“L’enciclica parla a tutte le persone che popolano la terra, non solo quelle di buona volontà, le quali volenti o nolenti fanno parte del consorzio umano, ed è una novità importantissima. C’è poi una critica a tecnica e tecnologie fini a se stesse se non legate a cultura e promozione della persona umana. Un’enciclica puntuale, ma realistica e drammatica, che richiama l’umanità ad un cambio di passo nei comportamenti e nelle relazioni”. Questo il commento del Professor Alberto Gambino, Direttore del Dipartimento di Scienze Umane dell’Università Europea di Roma e Direttore scientifico della rivista Diritto Mercato Tecnologia, ospite della Tv della Cei (edizione del 18 giugno di TgTg – Telegiornali a confronto).
“Il Papa – ha affermato Gambino – ci richiama ad un cambio di comportamenti e stili di vita, altrimenti il rischio che i nostri figli non vedano il mondo che abbiamo conosciuto noi è molto concreto. Ed è un messaggio rivolto non solo ai credenti. Occorre discernere, con intelligenza, rispetto al bombardamento mediatico sui temi ecologici: c’è una espressione meravigliosa che colpisce: ‘rumore dispersivo dell’informazione’. Con essa il Papa evoca un contesto nel quale il cittadino, immerso nello scenario di internet e delle comunicazioni tecnologicamente avanzate, è vittima di un bombardamento di idee, opinioni e punti di vista che si disperdono e non consentono di crearsi un giudizio sereno, sapiente. Ecco allora che il documento, di rara efficacia comunicativa e pregno di contenuti e ricognizioni sullo stato di salute del pianeta, si rivela decisivo nella percezione che oggi in realtà, sulle questioni ambientali, siamo davanti ad un passaggio epocale e di fronte al pericolo di arrivare ad un punto di non ritorno”.
“C’è una critica alla finanza, all’economia e soprattutto alle mancate soluzioni dopo quella crisi, quando si sarebbe dovuto trovare un equilibrio che non favorisse solo una parte della soluzione, in senso molto sintetico le banche, ma che favorisse anche l’intera popolazione.
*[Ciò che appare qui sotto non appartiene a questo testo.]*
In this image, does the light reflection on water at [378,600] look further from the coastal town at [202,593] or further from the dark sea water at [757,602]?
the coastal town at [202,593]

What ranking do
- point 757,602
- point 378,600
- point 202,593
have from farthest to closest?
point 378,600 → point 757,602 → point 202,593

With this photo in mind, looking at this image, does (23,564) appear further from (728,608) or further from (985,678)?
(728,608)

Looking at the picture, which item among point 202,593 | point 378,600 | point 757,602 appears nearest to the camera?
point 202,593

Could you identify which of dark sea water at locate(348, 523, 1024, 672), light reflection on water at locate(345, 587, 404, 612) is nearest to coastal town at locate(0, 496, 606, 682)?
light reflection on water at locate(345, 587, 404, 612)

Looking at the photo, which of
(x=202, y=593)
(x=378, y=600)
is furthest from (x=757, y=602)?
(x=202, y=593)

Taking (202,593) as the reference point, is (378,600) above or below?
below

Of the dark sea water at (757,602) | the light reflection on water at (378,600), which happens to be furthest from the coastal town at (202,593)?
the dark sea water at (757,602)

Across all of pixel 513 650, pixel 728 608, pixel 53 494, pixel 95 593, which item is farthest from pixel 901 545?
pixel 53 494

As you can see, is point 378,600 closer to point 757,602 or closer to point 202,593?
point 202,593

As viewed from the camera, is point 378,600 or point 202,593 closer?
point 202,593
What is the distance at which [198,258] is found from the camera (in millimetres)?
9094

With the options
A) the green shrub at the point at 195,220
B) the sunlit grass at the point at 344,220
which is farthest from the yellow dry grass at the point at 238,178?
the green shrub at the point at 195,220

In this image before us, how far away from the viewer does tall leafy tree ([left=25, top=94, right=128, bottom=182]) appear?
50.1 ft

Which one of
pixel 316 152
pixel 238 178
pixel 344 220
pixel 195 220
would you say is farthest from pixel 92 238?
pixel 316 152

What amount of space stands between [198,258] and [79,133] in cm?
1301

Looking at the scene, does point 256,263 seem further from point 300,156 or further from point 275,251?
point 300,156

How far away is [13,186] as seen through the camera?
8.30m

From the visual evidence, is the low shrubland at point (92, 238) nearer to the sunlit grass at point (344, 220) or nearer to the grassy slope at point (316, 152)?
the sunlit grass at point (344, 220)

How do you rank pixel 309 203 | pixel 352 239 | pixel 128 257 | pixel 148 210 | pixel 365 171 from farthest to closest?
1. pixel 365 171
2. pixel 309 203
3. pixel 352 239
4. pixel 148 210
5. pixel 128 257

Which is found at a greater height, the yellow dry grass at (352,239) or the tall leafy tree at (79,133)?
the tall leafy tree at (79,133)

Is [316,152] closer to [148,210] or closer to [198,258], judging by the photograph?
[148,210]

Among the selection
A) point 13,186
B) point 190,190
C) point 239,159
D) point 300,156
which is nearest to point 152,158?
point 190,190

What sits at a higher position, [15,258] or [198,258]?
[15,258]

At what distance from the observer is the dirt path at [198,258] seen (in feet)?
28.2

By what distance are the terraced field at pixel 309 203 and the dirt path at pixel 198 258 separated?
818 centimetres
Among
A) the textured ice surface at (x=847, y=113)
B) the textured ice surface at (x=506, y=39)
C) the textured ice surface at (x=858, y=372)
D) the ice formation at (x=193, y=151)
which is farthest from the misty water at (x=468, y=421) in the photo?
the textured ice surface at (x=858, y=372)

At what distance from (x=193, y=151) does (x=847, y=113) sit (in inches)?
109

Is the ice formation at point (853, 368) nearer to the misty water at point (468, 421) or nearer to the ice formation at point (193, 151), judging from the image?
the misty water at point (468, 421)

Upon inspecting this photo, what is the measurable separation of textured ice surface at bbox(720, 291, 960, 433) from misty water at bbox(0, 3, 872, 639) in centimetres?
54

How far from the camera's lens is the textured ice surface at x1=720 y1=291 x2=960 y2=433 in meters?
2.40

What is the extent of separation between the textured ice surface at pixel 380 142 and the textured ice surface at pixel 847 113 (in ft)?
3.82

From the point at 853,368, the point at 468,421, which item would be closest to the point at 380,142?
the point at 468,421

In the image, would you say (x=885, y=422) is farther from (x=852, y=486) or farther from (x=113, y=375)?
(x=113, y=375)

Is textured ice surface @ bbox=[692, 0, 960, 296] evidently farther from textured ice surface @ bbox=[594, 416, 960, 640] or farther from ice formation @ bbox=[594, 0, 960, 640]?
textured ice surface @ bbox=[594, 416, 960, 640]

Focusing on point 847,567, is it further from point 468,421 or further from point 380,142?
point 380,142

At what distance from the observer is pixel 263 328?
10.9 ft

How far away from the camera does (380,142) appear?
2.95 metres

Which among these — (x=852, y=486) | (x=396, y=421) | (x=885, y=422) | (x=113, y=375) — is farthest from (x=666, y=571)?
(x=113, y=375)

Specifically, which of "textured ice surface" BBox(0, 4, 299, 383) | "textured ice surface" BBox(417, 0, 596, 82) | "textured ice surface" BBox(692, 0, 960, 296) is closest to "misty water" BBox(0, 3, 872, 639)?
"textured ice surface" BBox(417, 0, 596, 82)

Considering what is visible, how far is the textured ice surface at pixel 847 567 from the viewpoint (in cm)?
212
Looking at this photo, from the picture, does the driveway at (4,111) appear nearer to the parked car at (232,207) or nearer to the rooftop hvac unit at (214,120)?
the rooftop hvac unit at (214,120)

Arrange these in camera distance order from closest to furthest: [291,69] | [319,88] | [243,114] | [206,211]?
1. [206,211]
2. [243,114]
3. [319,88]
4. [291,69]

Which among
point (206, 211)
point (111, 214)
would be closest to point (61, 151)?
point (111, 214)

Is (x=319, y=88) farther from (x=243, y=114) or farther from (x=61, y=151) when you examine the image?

Non stiamo parlando di un conflitto banche contro popoli, ma di soluzioni che nella pratica hanno favorito un’élite e che ha comportato scelte parziali, potremmo dire slegate dal bene e l’interesse comune. Si conferma poi una lettura dove l’uomo, la persona è un valore, una ricchezza in sé, il motore dello sviluppo e dunque più ci sono persone sulla faccia della terra e più c’è chance di sviluppo. Ma – ed è una sottolineatura importante – di quale persona stiamo parlando, di quella che sperpera, specula e conculca i diritti umani? Se così fosse allora si tratterebbe di un falso antropocentrismo: mettere al centro l’uomo e la persona significa avere un’idea antropologica chiara e una pratica dei comportamenti corretti, altrimenti si finirebbe per far ruotare intorno all’uomo ‘consumista’ il futuro del pianeta e la sua probabile autodistruzione”.
“Anche la critica alla tecnologia – afferma in conclusione Gambino – è rivolta al suo sradicamento dai contenuti e dalle finalità di rappresentare uno strumento di ausilio alla crescita culturale e umanitaria dei popoli e non al suo uso egoistico e fine a se stesso. Anche l’ambiente digitale, l’ecosistema, ma anche il contesto abitativo, il tessuto urbanistico delle grandi metropoli, deve sempre più legarsi all’essere e non all’avere, e ciò traspare da uno stile e da comportamenti pregni di sobrietà e di riflessione, che portano a creare condizioni di vita e infrastrutture fisiche e tecnologiche in armonia con la salute fisica e spirituale dei cittadini del mondo”.